Gay Hannah, NCCA Executive Director echoed his views when she expressed the societal goal, and professional need, to shift from loss to the “dynamic potential of aging. “ Susan Perlstein, MSW and founder of NCCA, remarked, “Older people are the keepers of the culture,” amply demonstrating one key value that seniors bring to the table, and a challenge for science to continue its focus on the quality of long-life. The tone for the day was set.

Being a respondent during the very first session on the research track, gave me, and all in attendance, a state-of-the-science overview. And for those inclined, the research track continued throughout the day with various presentations of the science so necessary as the foundation for building other kinds of programming.

While we intuitively know that theater classes, modern dance and memoir writing programs provide cognitive stimulation, it is nonetheless necessary to have proof through double-blind experiments and longitudinal studies in order to provide the rationale for adoption by managers of senior centers, assisted living programs and other organizations that require funding for creativity platforms that work.

There was no shortage of experimental designs. One afternoon program featured the NIH sponsored, 5-year study taking place at the University of California San Francisco, under the supervision of Julene Johnson, Ph.D., where seniors commit to being in a chorus for a year. On the same program Samira Anderson, Ph.D., discussed how “music training helps hearing and memory.”

Many of the presentations were primarily creativity/arts based and fun not only for participants back home where the classes are based, but also for conference attendees who got to experience some hands-on, tactile activities. It’s ironic that with dementia some inhibition fades so that even those who were afraid to pursue the arts when they were younger may now be willing to give it a try —something for everyone. No one gets left out!

#####

JOB 1:
Please convert the entries from the line containing "Evaluate the red" through the end of the entries into a numbered list, omitting blank lines and leaving out the pictures.

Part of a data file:
#####

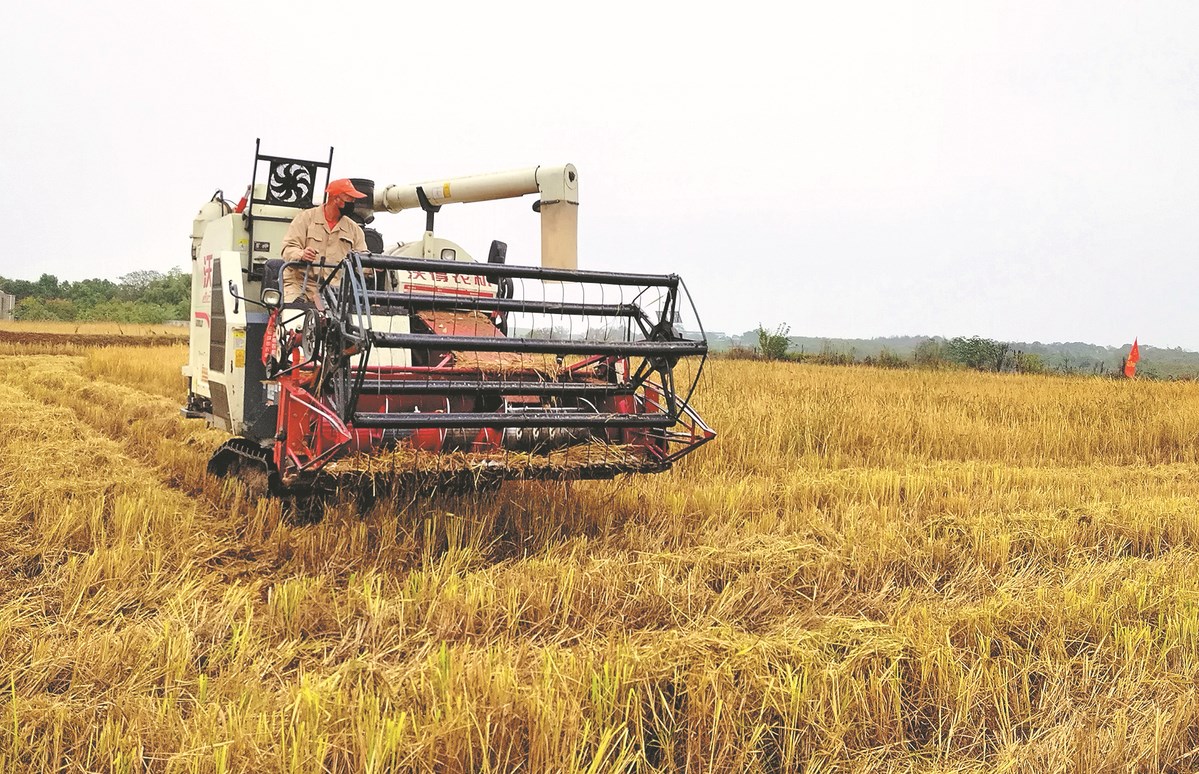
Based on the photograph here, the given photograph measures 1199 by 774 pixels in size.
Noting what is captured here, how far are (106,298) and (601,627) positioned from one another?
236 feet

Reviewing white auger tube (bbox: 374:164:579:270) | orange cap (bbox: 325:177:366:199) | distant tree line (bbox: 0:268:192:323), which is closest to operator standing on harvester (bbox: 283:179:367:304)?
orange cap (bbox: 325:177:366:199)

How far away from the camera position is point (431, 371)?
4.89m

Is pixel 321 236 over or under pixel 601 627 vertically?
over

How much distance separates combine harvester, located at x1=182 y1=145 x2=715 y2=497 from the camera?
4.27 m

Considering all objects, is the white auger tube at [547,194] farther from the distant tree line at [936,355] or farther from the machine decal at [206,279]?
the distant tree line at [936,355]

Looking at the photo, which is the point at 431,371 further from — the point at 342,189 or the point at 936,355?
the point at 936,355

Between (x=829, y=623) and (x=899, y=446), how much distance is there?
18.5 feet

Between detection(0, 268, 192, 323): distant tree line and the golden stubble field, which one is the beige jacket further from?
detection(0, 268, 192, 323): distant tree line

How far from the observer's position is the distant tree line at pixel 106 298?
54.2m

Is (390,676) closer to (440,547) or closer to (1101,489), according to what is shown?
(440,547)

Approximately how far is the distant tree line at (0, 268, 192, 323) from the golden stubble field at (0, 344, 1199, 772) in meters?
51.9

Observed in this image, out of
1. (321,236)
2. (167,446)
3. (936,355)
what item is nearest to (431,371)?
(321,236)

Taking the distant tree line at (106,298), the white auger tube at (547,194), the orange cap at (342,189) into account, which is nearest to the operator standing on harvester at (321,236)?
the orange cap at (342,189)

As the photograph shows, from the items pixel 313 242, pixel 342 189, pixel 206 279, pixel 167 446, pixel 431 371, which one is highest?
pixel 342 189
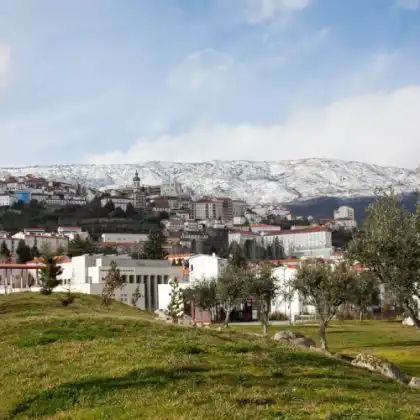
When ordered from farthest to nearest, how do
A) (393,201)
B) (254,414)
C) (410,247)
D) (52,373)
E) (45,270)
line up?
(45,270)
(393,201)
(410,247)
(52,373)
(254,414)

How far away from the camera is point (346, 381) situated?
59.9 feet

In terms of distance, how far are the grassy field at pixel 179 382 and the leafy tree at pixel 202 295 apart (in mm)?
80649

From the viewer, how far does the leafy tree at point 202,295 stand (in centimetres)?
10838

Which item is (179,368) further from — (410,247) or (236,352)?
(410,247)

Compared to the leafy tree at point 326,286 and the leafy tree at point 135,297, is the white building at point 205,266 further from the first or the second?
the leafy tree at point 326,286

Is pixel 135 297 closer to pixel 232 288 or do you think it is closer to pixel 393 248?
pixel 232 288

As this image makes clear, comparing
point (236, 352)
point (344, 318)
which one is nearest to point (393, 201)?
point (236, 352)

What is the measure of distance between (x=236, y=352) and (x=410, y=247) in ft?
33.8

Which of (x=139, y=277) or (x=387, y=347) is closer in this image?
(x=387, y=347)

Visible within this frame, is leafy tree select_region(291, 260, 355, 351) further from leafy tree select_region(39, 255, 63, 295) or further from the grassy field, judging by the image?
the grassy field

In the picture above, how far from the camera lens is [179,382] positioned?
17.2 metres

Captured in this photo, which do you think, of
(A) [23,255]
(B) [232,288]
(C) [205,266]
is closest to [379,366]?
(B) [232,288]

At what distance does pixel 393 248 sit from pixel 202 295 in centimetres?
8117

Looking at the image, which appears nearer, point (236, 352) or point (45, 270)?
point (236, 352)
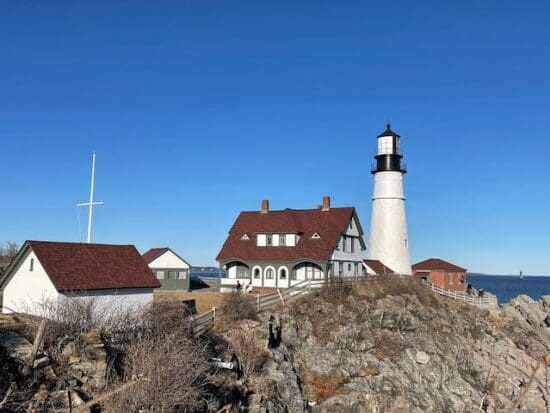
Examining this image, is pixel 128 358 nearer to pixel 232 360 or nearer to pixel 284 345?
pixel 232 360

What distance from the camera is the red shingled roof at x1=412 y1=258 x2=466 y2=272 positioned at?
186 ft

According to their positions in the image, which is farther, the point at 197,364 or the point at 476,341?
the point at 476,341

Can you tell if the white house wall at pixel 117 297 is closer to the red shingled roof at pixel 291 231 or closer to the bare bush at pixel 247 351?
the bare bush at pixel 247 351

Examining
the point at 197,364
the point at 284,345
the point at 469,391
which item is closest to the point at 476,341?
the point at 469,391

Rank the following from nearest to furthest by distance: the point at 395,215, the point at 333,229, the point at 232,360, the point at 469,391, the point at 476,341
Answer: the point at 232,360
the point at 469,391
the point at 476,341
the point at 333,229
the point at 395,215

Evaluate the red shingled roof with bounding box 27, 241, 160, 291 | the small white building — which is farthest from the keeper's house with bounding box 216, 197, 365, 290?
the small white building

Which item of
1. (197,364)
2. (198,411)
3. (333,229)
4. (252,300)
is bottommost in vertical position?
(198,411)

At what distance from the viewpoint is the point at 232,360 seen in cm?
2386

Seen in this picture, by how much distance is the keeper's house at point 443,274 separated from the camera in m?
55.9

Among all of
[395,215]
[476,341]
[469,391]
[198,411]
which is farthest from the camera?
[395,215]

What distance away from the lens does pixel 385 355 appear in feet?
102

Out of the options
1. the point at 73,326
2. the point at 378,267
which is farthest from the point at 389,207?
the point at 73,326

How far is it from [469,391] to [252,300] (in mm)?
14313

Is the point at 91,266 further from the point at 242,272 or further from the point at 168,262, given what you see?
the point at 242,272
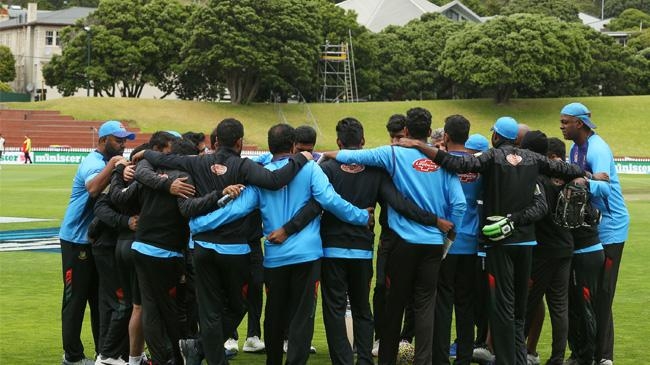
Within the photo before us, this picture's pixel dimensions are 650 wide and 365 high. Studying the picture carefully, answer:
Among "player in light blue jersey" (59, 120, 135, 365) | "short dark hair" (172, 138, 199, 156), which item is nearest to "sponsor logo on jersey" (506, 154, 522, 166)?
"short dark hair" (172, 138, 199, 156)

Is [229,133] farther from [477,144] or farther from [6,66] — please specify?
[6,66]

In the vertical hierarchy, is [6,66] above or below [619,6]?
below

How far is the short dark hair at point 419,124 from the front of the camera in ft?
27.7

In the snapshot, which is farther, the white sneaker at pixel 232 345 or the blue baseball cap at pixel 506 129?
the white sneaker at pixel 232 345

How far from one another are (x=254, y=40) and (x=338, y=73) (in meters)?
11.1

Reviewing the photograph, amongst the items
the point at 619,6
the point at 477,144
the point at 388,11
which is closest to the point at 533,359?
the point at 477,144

#####

JOB 2:
Answer these from the text about the aging conference:
(a) Who founded NCCA?
(b) At which university is the NIH-sponsored 5-year chorus study taking place?
(c) According to Samira Anderson's discussion, what does music training help?

OUTPUT 1:
1. Evaluate the red shingled roof with bounding box 27, 241, 160, 291 | the small white building — which is farthest from the keeper's house with bounding box 216, 197, 365, 290?
2. the small white building
3. Which item of
4. 1. (197,364)
5. 2. (198,411)
6. 3. (333,229)
7. 4. (252,300)
8. is bottommost in vertical position?
9. (198,411)
10. At what distance from the viewpoint is the point at 232,360 seen in cm?
11. 2386
12. Seen in this picture, by how much distance is the keeper's house at point 443,274 separated from the camera in m?
13. 55.9
14. Among all of
15. [395,215]
16. [476,341]
17. [469,391]
18. [198,411]
19. which is farthest from the camera?
20. [395,215]
21. What distance away from the lens does pixel 385 355 appear in feet?
22. 102
23. Out of the options
24. 1. the point at 73,326
25. 2. the point at 378,267
26. which is farthest from the point at 389,207?
27. the point at 73,326
28. How far is it from [469,391] to [252,300] (in mm)?
29. 14313
30. Is the point at 91,266 further from the point at 242,272 or further from the point at 168,262, given what you see?
31. the point at 242,272
32. Within the photo before us, this picture's pixel dimensions are 650 wide and 365 high. Studying the picture carefully, answer:
33. Among "player in light blue jersey" (59, 120, 135, 365) | "short dark hair" (172, 138, 199, 156), which item is nearest to "sponsor logo on jersey" (506, 154, 522, 166)?
34. "short dark hair" (172, 138, 199, 156)
35. Is [229,133] farther from [477,144] or farther from [6,66] — please specify?
36. [6,66]
37. In the vertical hierarchy, is [6,66] above or below [619,6]?
38. below
39. How far is the short dark hair at point 419,124 from the front of the camera in ft?
40. 27.7
41. In the snapshot, which is farther, the white sneaker at pixel 232 345 or the blue baseball cap at pixel 506 129?
42. the white sneaker at pixel 232 345
43. How far from one another are (x=254, y=40) and (x=338, y=73) (in meters)?
44. 11.1
45. Reviewing the photograph, amongst the items
46. the point at 619,6
47. the point at 477,144
48. the point at 388,11
49. which is closest to the point at 533,359?
50. the point at 477,144

OUTPUT 2:
(a) Susan Perlstein, MSW
(b) The University of California San Francisco
(c) Hearing and memory